ComCiência – O senhor disse que quanto mais temos a oportunidade de estudar o comportamento dos animais, mais percebemos que é muito mais complexo do que inicialmente imaginávamos. Antes se dizia que o que era singular no ser humano era a linguagem, e então se descobriu que não era a linguagem, e sim os símbolos. Agora não são mais os símbolos que mostram a singularidade dos humanos. Seria a consciência e a percepção da identidade, de si próprio e do outro, indícios de singularidade humana?
Ribeiro -
Tudo indica que temos capacidades únicas. Por outro lado, os grandes símios parecem ter uma grande capacidade de auto-consciência também que, embora distinta da nossa, existe. Assim como os golfinhos. É tão difícil pensarmos nisso porque estamos sempre pensando a partir do nosso próprio ponto de vista, então é muito difícil reconhecer a consciência do diferente. É possível, por exemplo, que os golfinhos sejam mais complexos do que imaginamos, e já sabemos que eles são muito complexos. Eles vivem num habitat completamente diferente e são bichos muito diferentes. Um exemplo diferente é o cachorro, um animal que se desenvolveu em contato com o ser humano e com a cultura humana, e ele foi selecionado para fazer uma série de comportamentos que só existem por causa do contato com o ser humano. Têm alguns estudos que mostram que determinados símbolos humanos são melhor compreendidos por cachorros (risos) do que por lobos e por chimpanzés. Isso porque nós fizemos eles assim, nós selecionamos os animais que entendiam isso.

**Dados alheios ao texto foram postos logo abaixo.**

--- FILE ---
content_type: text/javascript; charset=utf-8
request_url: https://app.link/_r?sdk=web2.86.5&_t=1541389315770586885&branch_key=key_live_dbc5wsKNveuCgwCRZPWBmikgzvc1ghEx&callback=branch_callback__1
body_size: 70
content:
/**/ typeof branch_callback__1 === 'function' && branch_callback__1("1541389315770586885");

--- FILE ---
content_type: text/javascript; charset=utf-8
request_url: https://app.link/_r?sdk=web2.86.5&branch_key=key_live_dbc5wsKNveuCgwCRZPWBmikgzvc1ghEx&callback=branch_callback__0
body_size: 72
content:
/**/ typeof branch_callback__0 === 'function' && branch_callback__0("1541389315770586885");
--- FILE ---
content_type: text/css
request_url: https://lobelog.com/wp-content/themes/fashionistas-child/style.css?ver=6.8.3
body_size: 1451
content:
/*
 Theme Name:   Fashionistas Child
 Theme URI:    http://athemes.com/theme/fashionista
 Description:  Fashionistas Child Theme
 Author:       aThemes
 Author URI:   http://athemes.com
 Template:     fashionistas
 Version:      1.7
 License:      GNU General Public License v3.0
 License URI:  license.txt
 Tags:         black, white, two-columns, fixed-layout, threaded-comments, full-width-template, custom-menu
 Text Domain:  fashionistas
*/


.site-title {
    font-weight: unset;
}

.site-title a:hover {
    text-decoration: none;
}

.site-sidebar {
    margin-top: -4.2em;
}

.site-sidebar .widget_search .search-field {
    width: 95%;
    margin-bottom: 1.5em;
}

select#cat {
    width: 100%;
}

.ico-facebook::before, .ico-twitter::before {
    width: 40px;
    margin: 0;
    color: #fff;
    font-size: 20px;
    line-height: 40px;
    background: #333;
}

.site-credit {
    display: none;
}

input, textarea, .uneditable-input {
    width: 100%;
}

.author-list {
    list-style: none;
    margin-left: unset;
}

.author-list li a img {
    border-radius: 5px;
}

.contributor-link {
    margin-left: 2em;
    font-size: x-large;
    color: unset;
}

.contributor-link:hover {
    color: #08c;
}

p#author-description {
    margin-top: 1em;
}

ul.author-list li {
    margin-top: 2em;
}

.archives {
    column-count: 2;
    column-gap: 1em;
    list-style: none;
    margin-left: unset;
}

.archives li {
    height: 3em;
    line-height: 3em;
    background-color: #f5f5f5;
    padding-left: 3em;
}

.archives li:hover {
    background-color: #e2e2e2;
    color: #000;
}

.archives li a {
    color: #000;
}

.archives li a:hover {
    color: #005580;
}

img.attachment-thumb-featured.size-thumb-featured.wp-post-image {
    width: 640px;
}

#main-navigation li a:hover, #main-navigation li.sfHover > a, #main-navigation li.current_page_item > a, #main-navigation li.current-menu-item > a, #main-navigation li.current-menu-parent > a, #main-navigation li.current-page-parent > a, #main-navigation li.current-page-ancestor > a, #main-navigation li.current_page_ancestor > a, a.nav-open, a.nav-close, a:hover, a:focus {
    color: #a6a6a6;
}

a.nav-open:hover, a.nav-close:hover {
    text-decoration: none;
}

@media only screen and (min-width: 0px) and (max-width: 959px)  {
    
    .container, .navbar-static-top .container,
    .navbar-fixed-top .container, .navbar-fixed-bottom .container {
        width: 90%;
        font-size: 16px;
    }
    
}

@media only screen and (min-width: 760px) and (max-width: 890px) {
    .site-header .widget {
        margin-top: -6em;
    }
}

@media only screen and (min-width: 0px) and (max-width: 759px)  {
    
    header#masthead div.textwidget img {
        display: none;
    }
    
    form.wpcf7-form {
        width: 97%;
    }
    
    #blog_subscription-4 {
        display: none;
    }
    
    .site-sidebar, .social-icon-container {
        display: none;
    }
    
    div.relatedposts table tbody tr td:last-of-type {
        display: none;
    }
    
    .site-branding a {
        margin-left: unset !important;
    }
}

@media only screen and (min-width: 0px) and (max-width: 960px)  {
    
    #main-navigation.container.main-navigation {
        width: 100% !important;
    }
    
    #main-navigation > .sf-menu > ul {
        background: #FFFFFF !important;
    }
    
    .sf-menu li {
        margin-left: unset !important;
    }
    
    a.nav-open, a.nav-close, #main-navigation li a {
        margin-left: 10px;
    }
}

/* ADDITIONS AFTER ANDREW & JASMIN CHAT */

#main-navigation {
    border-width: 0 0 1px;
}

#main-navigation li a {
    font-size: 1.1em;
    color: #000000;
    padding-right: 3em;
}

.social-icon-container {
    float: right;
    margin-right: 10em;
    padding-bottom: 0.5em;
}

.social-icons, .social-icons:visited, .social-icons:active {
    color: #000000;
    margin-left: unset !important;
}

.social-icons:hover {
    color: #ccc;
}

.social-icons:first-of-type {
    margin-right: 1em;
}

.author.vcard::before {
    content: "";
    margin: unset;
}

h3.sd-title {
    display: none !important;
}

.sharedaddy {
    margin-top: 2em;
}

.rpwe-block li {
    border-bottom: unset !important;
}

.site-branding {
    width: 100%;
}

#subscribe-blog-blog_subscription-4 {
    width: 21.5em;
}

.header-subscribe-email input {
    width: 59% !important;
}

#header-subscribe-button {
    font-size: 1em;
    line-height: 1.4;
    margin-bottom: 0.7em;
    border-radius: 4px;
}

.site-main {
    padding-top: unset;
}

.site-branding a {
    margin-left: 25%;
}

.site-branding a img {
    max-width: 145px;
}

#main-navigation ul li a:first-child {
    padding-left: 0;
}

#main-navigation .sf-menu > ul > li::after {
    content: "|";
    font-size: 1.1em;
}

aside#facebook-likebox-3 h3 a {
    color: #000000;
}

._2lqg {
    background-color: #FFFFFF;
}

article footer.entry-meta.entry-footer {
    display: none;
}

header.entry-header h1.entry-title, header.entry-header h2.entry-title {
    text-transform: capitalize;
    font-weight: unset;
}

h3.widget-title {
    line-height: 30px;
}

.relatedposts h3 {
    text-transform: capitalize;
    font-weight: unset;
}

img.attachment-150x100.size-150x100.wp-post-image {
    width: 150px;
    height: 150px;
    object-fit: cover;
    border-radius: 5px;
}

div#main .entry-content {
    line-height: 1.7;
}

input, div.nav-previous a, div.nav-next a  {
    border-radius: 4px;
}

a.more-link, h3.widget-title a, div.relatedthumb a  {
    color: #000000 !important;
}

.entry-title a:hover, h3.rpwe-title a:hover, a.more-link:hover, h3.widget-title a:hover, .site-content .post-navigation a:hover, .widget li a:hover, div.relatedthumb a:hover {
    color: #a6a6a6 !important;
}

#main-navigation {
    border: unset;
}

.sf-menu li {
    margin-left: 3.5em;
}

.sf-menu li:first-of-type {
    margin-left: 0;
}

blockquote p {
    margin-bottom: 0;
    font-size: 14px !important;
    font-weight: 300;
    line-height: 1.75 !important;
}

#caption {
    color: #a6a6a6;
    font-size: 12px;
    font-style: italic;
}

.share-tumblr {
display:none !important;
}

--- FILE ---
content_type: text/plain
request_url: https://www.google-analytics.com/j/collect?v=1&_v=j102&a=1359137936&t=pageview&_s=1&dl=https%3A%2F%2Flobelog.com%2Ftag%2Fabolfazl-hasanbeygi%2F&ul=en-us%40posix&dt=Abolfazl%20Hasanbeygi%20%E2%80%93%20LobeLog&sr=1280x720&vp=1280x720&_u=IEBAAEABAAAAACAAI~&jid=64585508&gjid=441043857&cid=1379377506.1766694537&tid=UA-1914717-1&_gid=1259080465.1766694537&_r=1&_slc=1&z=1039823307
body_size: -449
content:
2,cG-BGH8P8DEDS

ComCiência – O senhor acha que isso muda nossa relação com os animais?
Ribeiro -
Acho que isso muda o tempo todo. Estamos nos dando conta de que sim, somos especiais, mas a razão da nossa especialidade é sutil, ainda não a entendemos muito bem. Por outro lado, temos muita responsabilidade justamente por sermos especiais. Responsabilidade conosco, porque estamos destruindo o planeta, e com o planeta inteiro. Somos tão inteligentes, mas não conseguimos nos organizar nem para acabar com a fome.

ComCiência – Quais as perspectivas de pesquisas com primatas no Instituto Internacional de Neurociências de Natal?
Ribeiro -
Estamos fazendo um estudo que ainda não tinha sido feito, que é um estudo de expressão de proteínas, estudos comportamentais olhando-se a expressão gênica no cérebro de sagüis, preparando para inaugurar um laboratório para fazer estudos neurofisiológicos. Já fizemos alguns estudos comportamentais em cativeiro e também no campo, mas agora teremos uma arena circular, onde os animais (sagüis) serão colocados e, com isso, poderemos registrar tudo o que ele fala e ouve em tempo integral, e num momento subseqüente poderemos registrar o que está acontecendo no cérebro dele por rádio-freqüência, estudar a conversa deles e o que acontece no cérebro quando estão conversando. Na hora em que estiver pronto, será a única arena desse tipo no mundo.